Why Does RLAIF Work At All?
AI 摘要
论文提出了潜在价值假设,解释了RLAIF通过自反馈进行价值学习的有效性,并提出了线性模型进行分析。
主要贡献
- 提出了潜在价值假设,解释RLAIF的有效性
- 建立了线性模型,形式化分析了价值学习过程
- 揭示了对抗性宪章可能激活有害的预训练数据
方法论
通过线性模型,将宪章视为投影算子,选择价值相关的方向,并分析RLAIF的对齐改善和质量上限。
原文摘要
Reinforcement Learning from AI Feedback (RLAIF) enables language models to improve by training on their own preference judgments, yet no theoretical account explains why this self-improvement seemingly works for value learning.

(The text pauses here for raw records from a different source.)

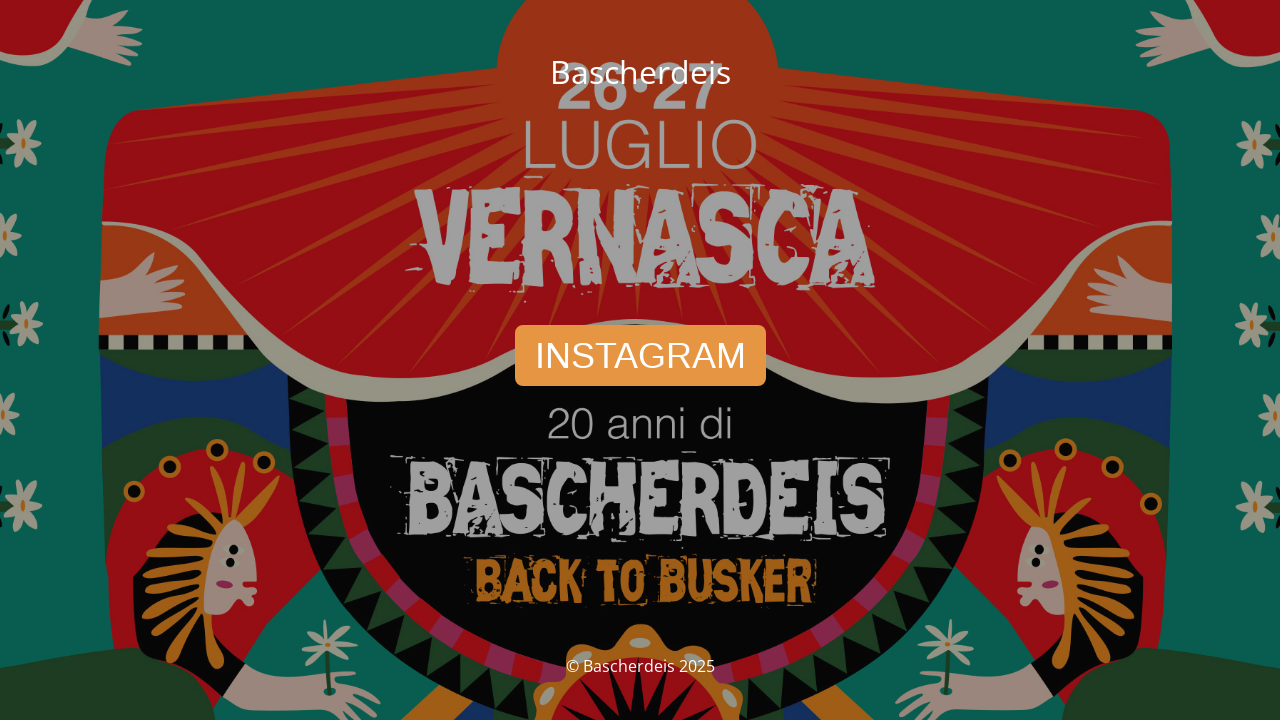

--- FILE ---
content_type: text/html; charset=UTF-8
request_url: https://www.bascherdeis.it/gli-artisti/il-circo/schermata-2022-07-11-alle-19-36-17/
body_size: 1564
content:
<!DOCTYPE html>
<html lang="it-IT">
<head>
	<meta charset="UTF-8" />
	<title>crazy-mozart1 - Bascherdeis</title>	<link rel="icon" href="https://www.bascherdeis.it/wp-content/uploads/2022/02/favicon-bascherdeis.png" sizes="32x32" />
<link rel="icon" href="https://www.bascherdeis.it/wp-content/uploads/2022/02/favicon-bascherdeis.png" sizes="192x192" />
<link rel="apple-touch-icon" href="https://www.bascherdeis.it/wp-content/uploads/2022/02/favicon-bascherdeis.png" />
<meta name="msapplication-TileImage" content="https://www.bascherdeis.it/wp-content/uploads/2022/02/favicon-bascherdeis.png" />
	<meta name="viewport" content="width=device-width, maximum-scale=1, initial-scale=1, minimum-scale=1">
	<meta name="description" content="Festival internazionale degli artisti di strada a Vernasca (PC)"/>
	<meta http-equiv="X-UA-Compatible" content="" />
	<meta property="og:site_name" content="Bascherdeis - Festival internazionale degli artisti di strada a Vernasca (PC)"/>
	<meta property="og:title" content="Bascherdeis"/>
	<meta property="og:type" content="Maintenance"/>
	<meta property="og:url" content="https://www.bascherdeis.it"/>
	<meta property="og:description" content="INSTAGRAM"/>
		<link rel="profile" href="http://gmpg.org/xfn/11" />
	<link rel="pingback" href="https://www.bascherdeis.it/xmlrpc.php" />
	<link rel='stylesheet' id='mtnc-style-css' href='https://www.bascherdeis.it/wp-content/plugins/maintenance/load/css/style.css?ver=1743082486' type='text/css' media='all' />
<link rel='stylesheet' id='mtnc-fonts-css' href='https://www.bascherdeis.it/wp-content/plugins/maintenance/load/css/fonts.css?ver=1743082486' type='text/css' media='all' />
<style type="text/css">body {background-color: #111111}.preloader {background-color: #111111}body {font-family: Open Sans; }.site-title, .preloader i, .login-form, .login-form a.lost-pass, .btn-open-login-form, .site-content, .user-content-wrapper, .user-content, footer, .maintenance a{color: #ffffff;} a.close-user-content, #mailchimp-box form input[type="submit"], .login-form input#submit.button  {border-color:#ffffff} input[type="submit"]:hover{background-color:#ffffff} input:-webkit-autofill, input:-webkit-autofill:focus{-webkit-text-fill-color:#ffffff} body &gt; .login-form-container{background-color:#111111}.btn-open-login-form{background-color:#111111}input:-webkit-autofill, input:-webkit-autofill:focus{-webkit-box-shadow:0 0 0 50px #111111 inset}input[type='submit']:hover{color:#111111} #custom-subscribe #submit-subscribe:before{background-color:#111111} .maintenance  .description a{
	padding: 10px 20px;
	background: #e69543;
    font-family: "Harabara", Sans-serif;
    font-size: 36px;
    font-weight: 400;
    text-transform: uppercase;
    font-style: normal;
    text-decoration: none;
    line-height: 63px;
    border-radius: 8px;
}</style>    
    <!--[if IE]><script type="text/javascript" src="https://www.bascherdeis.it/wp-content/plugins/maintenance/load/js/jquery.backstretch.min.js"></script><![endif]--><link rel="stylesheet" href="https://fonts.bunny.net/css?family=Open%20Sans:300,300italic,regular,italic,600,600italic,700,700italic,800,800italic:300"></head>

<body data-cmplz=2 class="maintenance ">

<div class="main-container">
	<div class="preloader"><i class="fi-widget" aria-hidden="true"></i></div>	<div id="wrapper">
		<div class="center logotype">
			<header>
				<div class="logo-box istext" rel="home"><h1 class="site-title">Bascherdeis</h1></div>			</header>
		</div>
		<div id="content" class="site-content">
			<div class="center">
                <div class="description" style="font-weight:300;font-style:normal"><p><a href="https://www.instagram.com/bascherdeis" target="_blank">INSTAGRAM<br />
</a></p>
</div>			</div>
		</div>
	</div> <!-- end wrapper -->
	<footer>
		<div class="center">
			<div style="font-weight:300;font-style:normal">© Bascherdeis 2025</div>		</div>
	</footer>
					<picture class="bg-img">
						<img class="skip-lazy" src="https://www.bascherdeis.it/wp-content/uploads/2025/05/2025-05-bascherdeis-slide-1-desktop.jpg">
		</picture>
	</div>

<!--[if lte IE 10]>
<script type="text/javascript" src="https://www.bascherdeis.it/wp-includes/js/jquery/jquery.min.js?ver=1" id="jquery_ie-js"></script>
<![endif]-->
<!--[if !IE]><!--><script type="text/javascript" src="https://www.bascherdeis.it/wp-includes/js/jquery/jquery.min.js?ver=3.7.1" id="jquery-core-js"></script>
<script type="text/javascript" src="https://www.bascherdeis.it/wp-includes/js/jquery/jquery-migrate.min.js?ver=3.4.1" id="jquery-migrate-js"></script>
<!--<![endif]--><script type="text/javascript" id="_frontend-js-extra">
/* <![CDATA[ */
var mtnc_front_options = {"body_bg":"https:\/\/www.bascherdeis.it\/wp-content\/uploads\/2025\/05\/2025-05-bascherdeis-slide-1-desktop.jpg","gallery_array":[],"blur_intensity":"5","font_link":["Open Sans:300,300italic,regular,italic,600,600italic,700,700italic,800,800italic:300"]};
/* ]]> */
</script>
<script type="text/javascript" src="https://www.bascherdeis.it/wp-content/plugins/maintenance/load/js/jquery.frontend.js?ver=1743082486" id="_frontend-js"></script>

</body>
</html>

We propose the latent value hypothesis, that pretraining on internet-scale data encodes human values as directions in representation space, and constitutional prompts elicit these latent values into preference judgments. We formalize this intuition under a linear model where the constitution acts as a projection operator selecting value-relevant directions. Our analysis yields several results. RLAIF improves alignment when the constitution-activated direction correlates with true values better than the model's default generation direction thus explaining the generation-judgment gap; the ceiling on RLAIF quality is determined by how well representations encode values, which scales with model capacity; and adversarial constitutions exist that can activate anti-social value directions encoded from harmful pretraining data. Our account unifies scattered empirical findings including the refusal direction, low-rank safety subspaces, and RLAIF scaling behavior.